▸ Условие задания: Допишите фрагмент о боли и неясных жалобах в оториноларингологии, начав сразу после его последнего предложения.

Вы упомянули, что боль может быть хронической, может быть острой. Как правило, в оториноларингологии это острая боль в области лица, в области гайморовых пазух, может быть ухо, над или под ухом, шея, сбоку, где-то в горле. Я бы хотела задать вам вопрос по неясным ситуациям, когда к нам обращаются пациенты с глоссалгией, с дисфагией, у него ощущение кома, он не знает, «что-то у меня здесь». Где-то першит, саднит, жжение, и масса разных вариативных жалоб, в том числе, у одного и того же пациента. Иной раз ты на приёме вообще не понимаешь, что с этим человеком делать. Вне зависимости от того, сколь высок твой опыт, всегда на старуху найдётся проруха, когда ты сидишь и не понимаешь, что делать, с чего начинать. Мы понимаем, как минимум, что нужно грамотно оценить и проконсультировать у невропатолога, у челюстно-лицевого хирурга, в ряде случаев – психоневролога, сразу, причем, тот же самый глобус фарингеус. Кстати, общие оториноларингологи, когда не понимают, что делать с пациентом, очень часто направляют к оториноларингологам-фониатрам и знают, что оториноларингологии-фониатры всегда найдут подход к пациенту.

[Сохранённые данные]
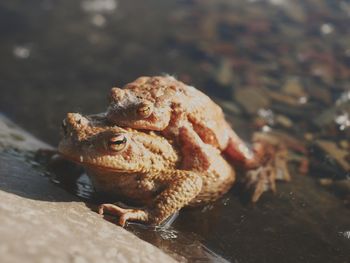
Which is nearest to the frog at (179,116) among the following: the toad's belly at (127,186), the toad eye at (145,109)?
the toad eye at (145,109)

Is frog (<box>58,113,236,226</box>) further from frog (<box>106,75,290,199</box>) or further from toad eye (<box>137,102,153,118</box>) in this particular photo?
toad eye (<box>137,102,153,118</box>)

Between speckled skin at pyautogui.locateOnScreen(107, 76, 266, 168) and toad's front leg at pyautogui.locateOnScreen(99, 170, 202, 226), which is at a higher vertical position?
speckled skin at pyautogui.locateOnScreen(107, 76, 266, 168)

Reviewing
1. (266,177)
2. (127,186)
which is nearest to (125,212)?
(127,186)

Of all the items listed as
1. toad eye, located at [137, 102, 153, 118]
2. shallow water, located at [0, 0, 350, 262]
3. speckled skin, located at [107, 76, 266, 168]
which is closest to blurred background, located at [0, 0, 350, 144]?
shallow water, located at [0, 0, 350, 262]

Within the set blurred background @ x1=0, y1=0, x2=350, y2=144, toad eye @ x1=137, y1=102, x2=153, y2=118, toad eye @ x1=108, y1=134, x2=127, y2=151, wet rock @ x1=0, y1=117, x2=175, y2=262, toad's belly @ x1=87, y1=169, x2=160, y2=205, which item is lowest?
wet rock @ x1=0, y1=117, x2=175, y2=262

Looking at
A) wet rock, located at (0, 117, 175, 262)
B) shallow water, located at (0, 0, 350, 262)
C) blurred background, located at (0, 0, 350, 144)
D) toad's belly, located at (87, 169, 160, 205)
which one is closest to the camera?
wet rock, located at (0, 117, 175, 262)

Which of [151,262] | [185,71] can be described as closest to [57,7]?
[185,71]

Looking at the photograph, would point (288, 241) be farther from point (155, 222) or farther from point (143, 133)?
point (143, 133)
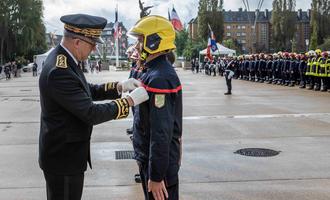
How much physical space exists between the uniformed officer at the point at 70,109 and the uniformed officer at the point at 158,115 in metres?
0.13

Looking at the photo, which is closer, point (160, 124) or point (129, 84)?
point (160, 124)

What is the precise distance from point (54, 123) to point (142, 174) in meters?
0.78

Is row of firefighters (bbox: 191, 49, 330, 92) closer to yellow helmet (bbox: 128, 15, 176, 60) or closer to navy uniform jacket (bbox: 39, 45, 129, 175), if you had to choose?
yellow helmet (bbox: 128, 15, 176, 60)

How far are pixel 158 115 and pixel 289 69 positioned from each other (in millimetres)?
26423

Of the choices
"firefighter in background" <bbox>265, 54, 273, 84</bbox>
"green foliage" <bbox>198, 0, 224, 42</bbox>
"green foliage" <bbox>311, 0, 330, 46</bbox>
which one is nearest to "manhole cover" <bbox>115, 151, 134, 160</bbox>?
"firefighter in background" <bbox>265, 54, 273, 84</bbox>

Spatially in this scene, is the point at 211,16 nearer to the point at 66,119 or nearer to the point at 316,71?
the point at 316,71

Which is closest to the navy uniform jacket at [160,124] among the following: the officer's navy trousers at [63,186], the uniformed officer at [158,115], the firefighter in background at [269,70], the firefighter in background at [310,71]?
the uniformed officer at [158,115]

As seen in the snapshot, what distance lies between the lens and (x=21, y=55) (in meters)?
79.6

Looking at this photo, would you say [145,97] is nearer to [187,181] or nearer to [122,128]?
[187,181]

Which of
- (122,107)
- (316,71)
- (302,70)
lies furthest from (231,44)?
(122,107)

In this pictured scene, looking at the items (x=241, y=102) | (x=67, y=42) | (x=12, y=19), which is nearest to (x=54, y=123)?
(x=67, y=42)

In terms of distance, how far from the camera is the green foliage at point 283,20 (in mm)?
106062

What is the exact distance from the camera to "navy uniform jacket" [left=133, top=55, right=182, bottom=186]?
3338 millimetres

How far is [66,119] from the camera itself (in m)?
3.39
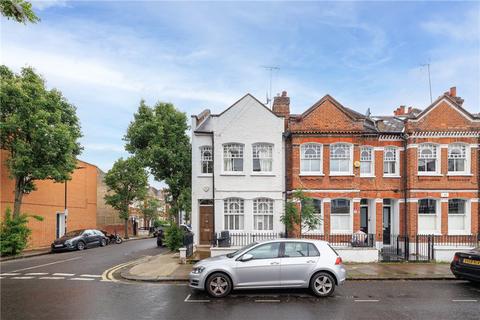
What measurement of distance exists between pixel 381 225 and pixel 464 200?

▸ Результат:
Что такое ком в горле? Многие говорят: у меня в горле ком, в шее что-то вступило. 

Михаил Шаров:

Как это оценить, как вообще понять, что это такое? 

Екатерина Осипенко:

Да и вообще, нужно ли понимать, или надо просто 50 г коньяка выпить вечером и успокоиться? 

Михаил Шаров:

Как один из вариантов, чтобы убрать эти ощущения. Я думаю, нашим слушателям будет интересно узнать, что если острая боль длится свыше 3 месяцев, то мы уже выставляем диагноз хроническая боль, и совершенно меняются подходы. В остром периоде болевого феномена применяются определённые группы лекарств ― нестероидные противовоспалительные препараты, обезболивающие, лёгкие седативные лекарства в комбинации, и не более того. С этими препаратами вполне можно попытаться найти консенсус для того, чтобы победить боль.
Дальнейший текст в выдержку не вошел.